[STATED EXERCISE] Output only the span of lines that begins at the line containing "By what distance are point (18, 689)" and ends at the last line of the data, both included, exactly as they appear.

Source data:
--
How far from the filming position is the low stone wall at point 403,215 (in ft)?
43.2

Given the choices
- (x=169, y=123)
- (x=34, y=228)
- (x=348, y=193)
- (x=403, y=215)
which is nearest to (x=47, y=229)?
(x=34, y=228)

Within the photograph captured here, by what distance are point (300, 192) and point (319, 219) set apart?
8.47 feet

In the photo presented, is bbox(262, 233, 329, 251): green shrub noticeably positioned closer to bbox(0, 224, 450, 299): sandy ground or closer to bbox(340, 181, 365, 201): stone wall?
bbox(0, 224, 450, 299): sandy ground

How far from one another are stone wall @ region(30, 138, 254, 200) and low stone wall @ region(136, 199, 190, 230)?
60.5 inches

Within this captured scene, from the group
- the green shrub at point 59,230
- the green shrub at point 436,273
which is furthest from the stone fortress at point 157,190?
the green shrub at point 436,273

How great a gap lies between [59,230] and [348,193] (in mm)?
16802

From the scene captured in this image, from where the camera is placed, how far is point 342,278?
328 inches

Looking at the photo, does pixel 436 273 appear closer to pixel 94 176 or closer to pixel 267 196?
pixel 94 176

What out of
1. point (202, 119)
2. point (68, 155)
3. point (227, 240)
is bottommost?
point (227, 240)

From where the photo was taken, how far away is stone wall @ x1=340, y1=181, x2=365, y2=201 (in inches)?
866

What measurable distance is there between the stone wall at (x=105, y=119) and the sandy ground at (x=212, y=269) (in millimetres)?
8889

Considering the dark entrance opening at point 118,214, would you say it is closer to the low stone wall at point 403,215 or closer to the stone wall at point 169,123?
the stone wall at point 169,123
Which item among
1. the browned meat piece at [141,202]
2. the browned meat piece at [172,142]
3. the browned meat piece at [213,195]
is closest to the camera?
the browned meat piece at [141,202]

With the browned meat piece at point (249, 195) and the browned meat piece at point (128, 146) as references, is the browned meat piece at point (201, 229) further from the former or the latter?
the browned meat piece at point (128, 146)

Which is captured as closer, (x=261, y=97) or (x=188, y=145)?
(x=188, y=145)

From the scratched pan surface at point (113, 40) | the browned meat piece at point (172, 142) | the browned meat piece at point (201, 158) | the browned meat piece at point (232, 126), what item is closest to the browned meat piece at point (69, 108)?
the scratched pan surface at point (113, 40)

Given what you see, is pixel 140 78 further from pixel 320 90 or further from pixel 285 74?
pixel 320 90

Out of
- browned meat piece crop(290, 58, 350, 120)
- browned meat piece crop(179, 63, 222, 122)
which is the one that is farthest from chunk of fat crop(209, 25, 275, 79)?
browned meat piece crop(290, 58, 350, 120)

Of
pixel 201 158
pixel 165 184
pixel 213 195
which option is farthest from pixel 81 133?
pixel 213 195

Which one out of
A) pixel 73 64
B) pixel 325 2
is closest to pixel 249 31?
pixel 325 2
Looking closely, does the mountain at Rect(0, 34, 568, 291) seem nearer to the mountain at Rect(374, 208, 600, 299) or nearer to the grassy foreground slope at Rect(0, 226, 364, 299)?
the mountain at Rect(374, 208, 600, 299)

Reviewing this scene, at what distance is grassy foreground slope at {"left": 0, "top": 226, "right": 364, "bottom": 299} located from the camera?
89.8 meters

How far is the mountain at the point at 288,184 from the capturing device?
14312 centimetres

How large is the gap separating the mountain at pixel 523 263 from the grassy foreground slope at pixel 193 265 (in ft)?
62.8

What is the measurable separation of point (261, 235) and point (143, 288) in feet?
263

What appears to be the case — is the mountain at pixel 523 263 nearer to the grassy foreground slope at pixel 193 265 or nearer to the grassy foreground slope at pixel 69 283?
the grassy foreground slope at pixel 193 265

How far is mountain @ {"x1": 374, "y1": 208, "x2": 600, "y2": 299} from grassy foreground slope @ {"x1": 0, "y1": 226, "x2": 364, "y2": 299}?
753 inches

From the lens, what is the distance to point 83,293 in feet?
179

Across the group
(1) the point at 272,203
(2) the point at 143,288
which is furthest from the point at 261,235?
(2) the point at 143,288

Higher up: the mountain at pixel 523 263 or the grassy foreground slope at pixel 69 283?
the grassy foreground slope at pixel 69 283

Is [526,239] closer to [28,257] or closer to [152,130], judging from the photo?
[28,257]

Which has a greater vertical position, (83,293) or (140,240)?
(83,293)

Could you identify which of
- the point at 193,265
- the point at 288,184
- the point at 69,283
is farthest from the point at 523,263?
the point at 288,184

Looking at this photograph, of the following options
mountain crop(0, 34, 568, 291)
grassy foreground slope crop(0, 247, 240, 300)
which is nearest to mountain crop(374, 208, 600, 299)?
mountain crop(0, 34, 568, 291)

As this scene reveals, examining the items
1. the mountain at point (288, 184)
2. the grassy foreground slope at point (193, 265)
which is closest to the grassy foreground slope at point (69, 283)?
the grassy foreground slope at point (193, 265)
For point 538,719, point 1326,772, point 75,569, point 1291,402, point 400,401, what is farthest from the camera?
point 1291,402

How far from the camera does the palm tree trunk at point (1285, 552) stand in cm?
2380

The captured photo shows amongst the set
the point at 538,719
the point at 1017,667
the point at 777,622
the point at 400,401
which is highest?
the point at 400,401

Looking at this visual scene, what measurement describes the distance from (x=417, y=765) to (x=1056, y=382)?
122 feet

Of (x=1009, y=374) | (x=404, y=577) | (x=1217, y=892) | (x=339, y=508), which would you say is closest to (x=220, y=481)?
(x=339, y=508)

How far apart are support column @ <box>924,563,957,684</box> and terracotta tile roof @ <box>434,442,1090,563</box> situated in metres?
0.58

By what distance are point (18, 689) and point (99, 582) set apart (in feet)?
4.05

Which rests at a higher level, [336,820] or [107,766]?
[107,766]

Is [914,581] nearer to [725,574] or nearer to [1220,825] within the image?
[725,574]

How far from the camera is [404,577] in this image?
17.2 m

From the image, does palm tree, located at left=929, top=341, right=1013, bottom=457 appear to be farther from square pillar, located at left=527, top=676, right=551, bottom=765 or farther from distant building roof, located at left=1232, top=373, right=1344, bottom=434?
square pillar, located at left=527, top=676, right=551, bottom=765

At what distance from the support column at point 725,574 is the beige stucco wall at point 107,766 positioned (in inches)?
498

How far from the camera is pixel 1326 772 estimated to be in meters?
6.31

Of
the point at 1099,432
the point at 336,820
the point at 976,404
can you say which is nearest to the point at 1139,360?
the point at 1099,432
--
[WRITTEN RESPONSE]
By what distance are point (18, 689) and point (99, 582) set apart (in feet)?
4.05

Which rests at a higher level, [336,820] or [107,766]?
[107,766]

Is [914,581] nearer to [725,574] or nearer to [1220,825] within the image?
[725,574]

How far from the camera is [404,577] in this image?
17.2 m

From the image, does palm tree, located at left=929, top=341, right=1013, bottom=457 appear to be farther from square pillar, located at left=527, top=676, right=551, bottom=765 or farther from distant building roof, located at left=1232, top=373, right=1344, bottom=434?
square pillar, located at left=527, top=676, right=551, bottom=765

At what distance from the support column at point 725,574 is the beige stucco wall at point 107,766 positioned (in inches)?
498

How far from the camera is pixel 1326 772 estimated to be in meters?
6.31

Of
the point at 1099,432
the point at 336,820
the point at 976,404
can you say which is nearest to the point at 1139,360?
the point at 1099,432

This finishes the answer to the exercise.